(Extracted records)
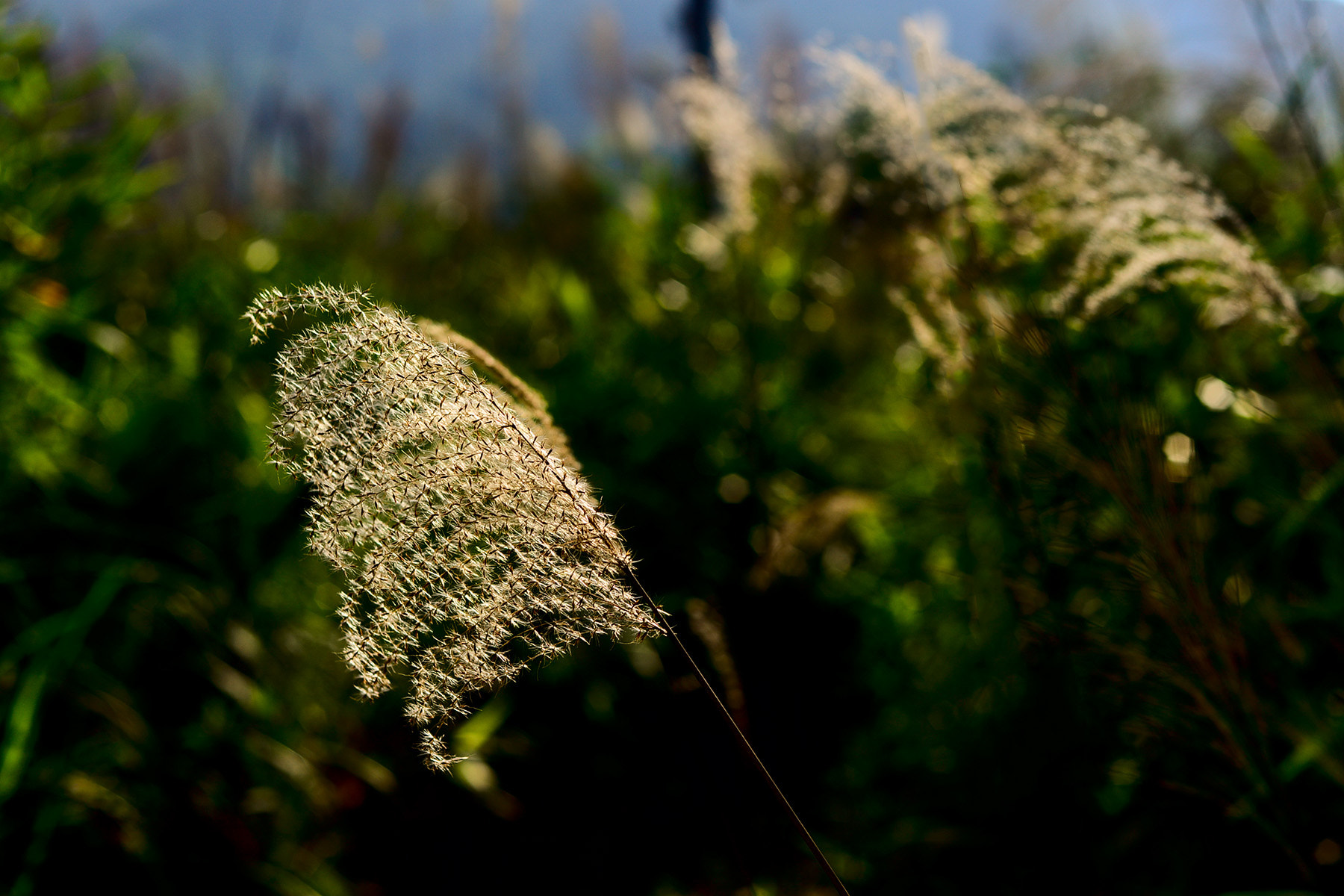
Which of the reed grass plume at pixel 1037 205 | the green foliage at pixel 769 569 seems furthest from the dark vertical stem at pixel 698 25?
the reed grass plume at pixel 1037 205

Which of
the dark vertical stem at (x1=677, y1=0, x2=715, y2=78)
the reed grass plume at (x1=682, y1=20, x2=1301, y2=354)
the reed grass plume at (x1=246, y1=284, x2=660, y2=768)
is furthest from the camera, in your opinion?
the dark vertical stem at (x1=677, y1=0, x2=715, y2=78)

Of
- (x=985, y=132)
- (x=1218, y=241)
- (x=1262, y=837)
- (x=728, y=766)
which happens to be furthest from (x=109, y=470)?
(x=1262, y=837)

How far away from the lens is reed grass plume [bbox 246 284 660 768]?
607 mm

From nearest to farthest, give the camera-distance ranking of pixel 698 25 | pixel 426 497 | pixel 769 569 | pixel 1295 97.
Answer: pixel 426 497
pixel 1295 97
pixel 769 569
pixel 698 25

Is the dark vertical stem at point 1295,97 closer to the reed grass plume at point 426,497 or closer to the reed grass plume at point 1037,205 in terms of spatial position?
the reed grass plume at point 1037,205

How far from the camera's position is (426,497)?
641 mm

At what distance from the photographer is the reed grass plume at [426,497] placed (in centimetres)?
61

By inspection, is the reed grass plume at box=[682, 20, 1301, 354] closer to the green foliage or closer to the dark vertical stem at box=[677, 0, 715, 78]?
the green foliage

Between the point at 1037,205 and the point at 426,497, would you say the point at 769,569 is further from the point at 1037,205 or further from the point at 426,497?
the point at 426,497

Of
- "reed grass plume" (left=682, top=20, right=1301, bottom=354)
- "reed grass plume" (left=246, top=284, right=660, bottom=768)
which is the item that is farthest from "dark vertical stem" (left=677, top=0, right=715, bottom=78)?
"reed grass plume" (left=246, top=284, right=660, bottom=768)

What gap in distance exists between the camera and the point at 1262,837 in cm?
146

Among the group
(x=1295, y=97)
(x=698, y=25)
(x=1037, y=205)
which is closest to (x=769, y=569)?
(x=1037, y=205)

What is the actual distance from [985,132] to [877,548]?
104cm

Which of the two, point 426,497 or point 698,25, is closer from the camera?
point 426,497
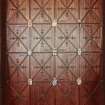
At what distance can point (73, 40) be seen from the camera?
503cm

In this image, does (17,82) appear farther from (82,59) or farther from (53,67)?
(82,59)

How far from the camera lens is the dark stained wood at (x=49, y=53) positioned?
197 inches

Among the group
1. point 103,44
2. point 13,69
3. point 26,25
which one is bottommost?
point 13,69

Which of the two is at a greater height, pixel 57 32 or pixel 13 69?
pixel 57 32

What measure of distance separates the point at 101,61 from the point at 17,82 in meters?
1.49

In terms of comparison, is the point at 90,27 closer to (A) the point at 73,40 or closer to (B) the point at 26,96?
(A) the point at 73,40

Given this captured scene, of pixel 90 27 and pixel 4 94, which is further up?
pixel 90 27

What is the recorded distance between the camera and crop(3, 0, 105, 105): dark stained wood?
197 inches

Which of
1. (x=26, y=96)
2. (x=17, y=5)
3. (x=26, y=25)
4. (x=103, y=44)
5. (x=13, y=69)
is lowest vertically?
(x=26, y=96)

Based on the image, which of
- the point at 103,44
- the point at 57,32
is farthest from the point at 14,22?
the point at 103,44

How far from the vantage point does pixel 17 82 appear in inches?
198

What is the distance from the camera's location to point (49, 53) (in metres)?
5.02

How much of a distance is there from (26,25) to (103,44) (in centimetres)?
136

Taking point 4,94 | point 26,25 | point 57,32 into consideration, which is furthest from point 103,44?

▶ YOUR INSTRUCTIONS
Reproduce the material above word for word, from its first line to its last, and leave out the pictures.

▶ FINISHED TASK
Which of the reed grass plume at pixel 1037 205 | the green foliage at pixel 769 569 seems furthest from the dark vertical stem at pixel 698 25?
the reed grass plume at pixel 1037 205

Which of
the dark vertical stem at (x1=677, y1=0, x2=715, y2=78)
the reed grass plume at (x1=682, y1=20, x2=1301, y2=354)
the reed grass plume at (x1=246, y1=284, x2=660, y2=768)
is furthest from the camera, in your opinion?
the dark vertical stem at (x1=677, y1=0, x2=715, y2=78)

Of
- (x=985, y=132)
- (x=1218, y=241)
- (x=1262, y=837)
- (x=728, y=766)
which happens to be furthest from (x=109, y=470)?
(x=1262, y=837)

How far away from the lens is reed grass plume [bbox 246 284 660 768]?
607 mm

From nearest to farthest, give the camera-distance ranking of pixel 698 25 | pixel 426 497 | pixel 769 569 | pixel 1295 97.
Answer: pixel 426 497
pixel 1295 97
pixel 769 569
pixel 698 25

Is the dark vertical stem at point 1295,97 closer to the reed grass plume at point 426,497 or closer to the reed grass plume at point 1037,205 in terms of spatial position?
the reed grass plume at point 1037,205

How far from the camera's position is (426,497)?
641 mm

At what distance from the photographer is the reed grass plume at [426,497] placed (in centimetres)?
61

By inspection, is the reed grass plume at box=[682, 20, 1301, 354] closer to the green foliage or closer to the dark vertical stem at box=[677, 0, 715, 78]?
the green foliage

Between the point at 1037,205 and the point at 426,497, would you say the point at 769,569 is further from the point at 1037,205 or further from the point at 426,497?
the point at 426,497

Of
- "reed grass plume" (left=682, top=20, right=1301, bottom=354)
- "reed grass plume" (left=246, top=284, right=660, bottom=768)
which is the item that is farthest from "dark vertical stem" (left=677, top=0, right=715, bottom=78)?
"reed grass plume" (left=246, top=284, right=660, bottom=768)

What gap in distance exists between the camera and the point at 1262,837 in cm?
146

Among the group
(x=1295, y=97)
(x=698, y=25)
(x=1037, y=205)
which is closest to (x=769, y=569)?
(x=1037, y=205)

What is the actual distance from [985,132] to [877,548]?
104cm

Which of the two, point 426,497 or point 698,25, is closer from the camera?
point 426,497
At what distance can point (73, 40) be seen from the camera?
503cm

In this image, does (17,82) appear farther from (82,59) or farther from (53,67)?
(82,59)

How far from the camera lens is the dark stained wood at (x=49, y=53) positioned?
197 inches

Among the group
1. point 103,44
2. point 13,69
3. point 26,25
which one is bottommost?
point 13,69

Which of the two is at a greater height, pixel 57 32 or pixel 13 69?
pixel 57 32

What measure of distance separates the point at 101,61 from the point at 17,82 in meters?
1.49

In terms of comparison, is the point at 90,27 closer to (A) the point at 73,40 or closer to (B) the point at 26,96?
(A) the point at 73,40

Given this captured scene, of pixel 90 27 and pixel 4 94, which is further up?
pixel 90 27

What is the recorded distance between the camera and crop(3, 0, 105, 105): dark stained wood?
197 inches

Which of
1. (x=26, y=96)
2. (x=17, y=5)
3. (x=26, y=25)
4. (x=103, y=44)
5. (x=13, y=69)
is lowest vertically?
(x=26, y=96)

Based on the image, which of
- the point at 103,44
- the point at 57,32
is farthest from the point at 14,22?
the point at 103,44

How far from the vantage point does pixel 17 82 appear in inches?
198

What is the distance from the camera's location to point (49, 53) (in metres)?
5.02

How much of a distance is there from (26,25) to (103,44) (in centimetres)?
136

Taking point 4,94 | point 26,25 | point 57,32 into consideration, which is furthest from point 103,44?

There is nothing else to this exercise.